What is tennis elbow/lateral epicondylitis
Tennis elbow occurs at the outer elbow, where the tendon attaches to the bone. It is an injury to the muscles that extend the fingers and wrist, usually occurring as a result of repetitive actions and gripping which are common to tennis and other sports. Other causes include unaccustomed hand use (such as excessive typing, painting, etc), excessive wringing action and poor forearm strength.
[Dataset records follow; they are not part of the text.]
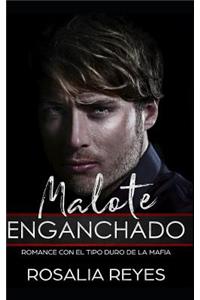 Malote Enganchado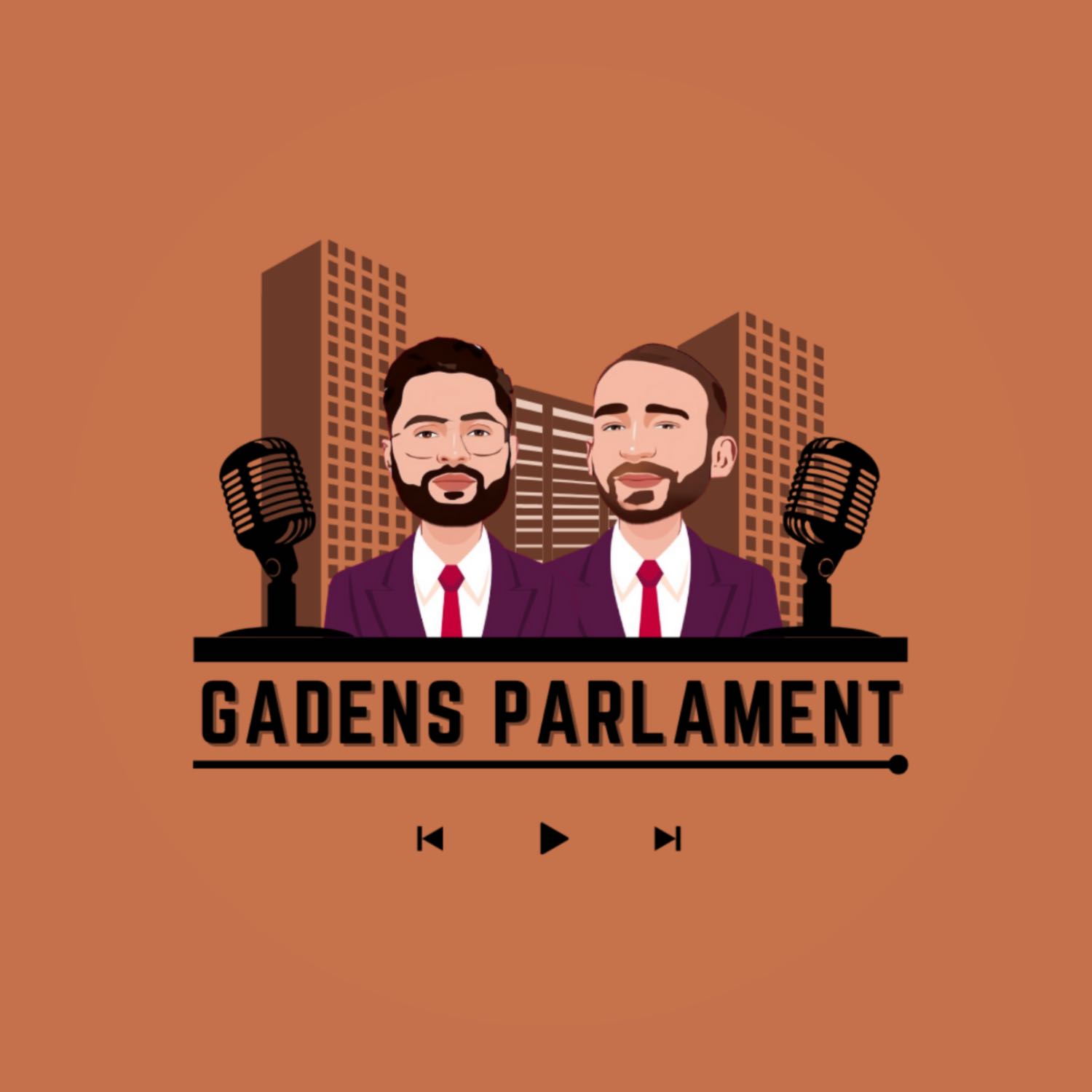 Gadens Parlament 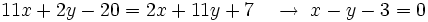 11x+2y-20=2x+11y+7 \quad \rightarrow \; x-y-3=0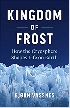 KINGDOM OF FROST: HOW THE CRYOSPHERE SHAPES LIFE ON EARTH 2020 - 1771644540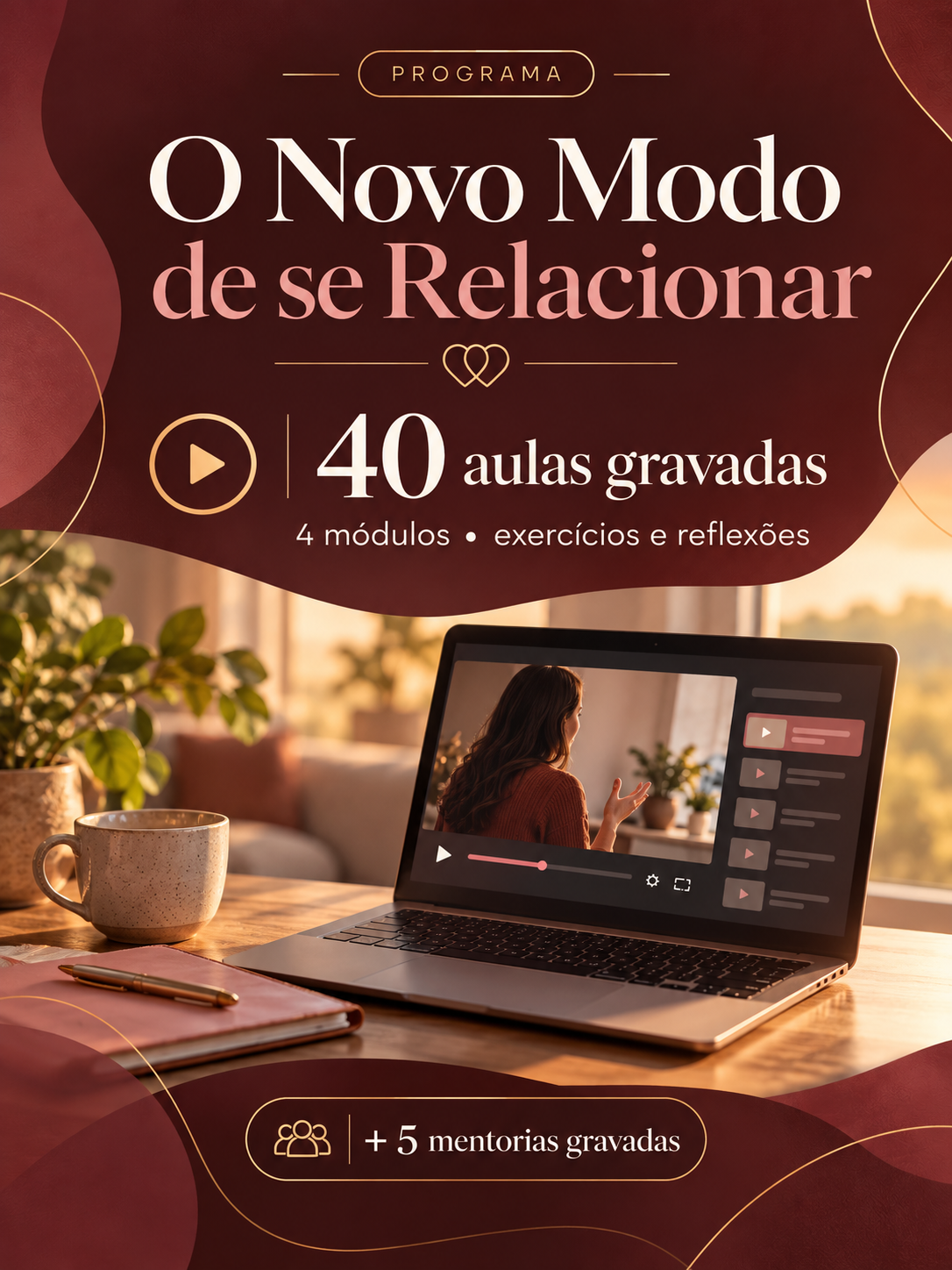 Capa oficial do programa O Novo Modo de se Relacionar, com notebook e identificação das 40 aulas e 5 mentorias gravadas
Pain when performing tasks that involve gripping/wringing
Pain with wrist and finger extension or when muscles are stretched
Tenderness over the bony epicondyle
Trigger points in the wrist
Difficulty lifting objects
Reduce any repetitive strain to forearm extensor
Stretching and strengthening of muscles will aid in prevention
Ensure regular breaks are taken when performing activities that may strain this muscle
Our Treatment Focus:
Physiotherapists can offer a conservative approach when managing patients with tennis elbow. Our treatment focuses on pain relief, restoring function and mobility and this is facilitated via a range of treatment techniques offered by our therapist:
- Stretching and strengthening of forearm muscle
- Deep massage
- Dry needling
- Mobilisation techniques
At-home Exercise Recommendations
Please note that you should always consult with your doctor or physiotherapist prior to attempting these exercises. Alternatively, feel free to call us on 1300 16 16 88 to speak to one of our physiotherapists to see whether these exercises are suitable for you.
Place your arm out in front of you, with the hand pointing down. Pull the hand towards your body and you should feel a stretch throughout the back of the wrist, forearm and elbow. Hold the stretch for up to 20 seconds, and repeat up to 5 times.
Wrist extensor stretch
Place a rubber band over the tips of the fingers, as if making a beak shape. Move your fingers away from each other, against the resistance of the rubber band. Repeat this 10 to 20 times.
Position the arm with forearm and palm facing down, with hands placed placed above. Attempt to extend the wrist backwards as if you were trying to point your fingers toward the ceiling, with your hand creating resistance. Maintain contraction for at least 5 seconds, and repeat up to 15 times.
Isometric Wrist Extension
This exercise is only advised once the above exercises can be completed comfortably and without pain. Use a light weight of around 1kg, and rest your arm over the edge of a flat surface such as a bench or table. Move your wrist with weight in hand from flexion to extension (down and up movements). Start with 1 set of 10 repetitions daily, and slowly build up to 3 sets of 20 repetitions.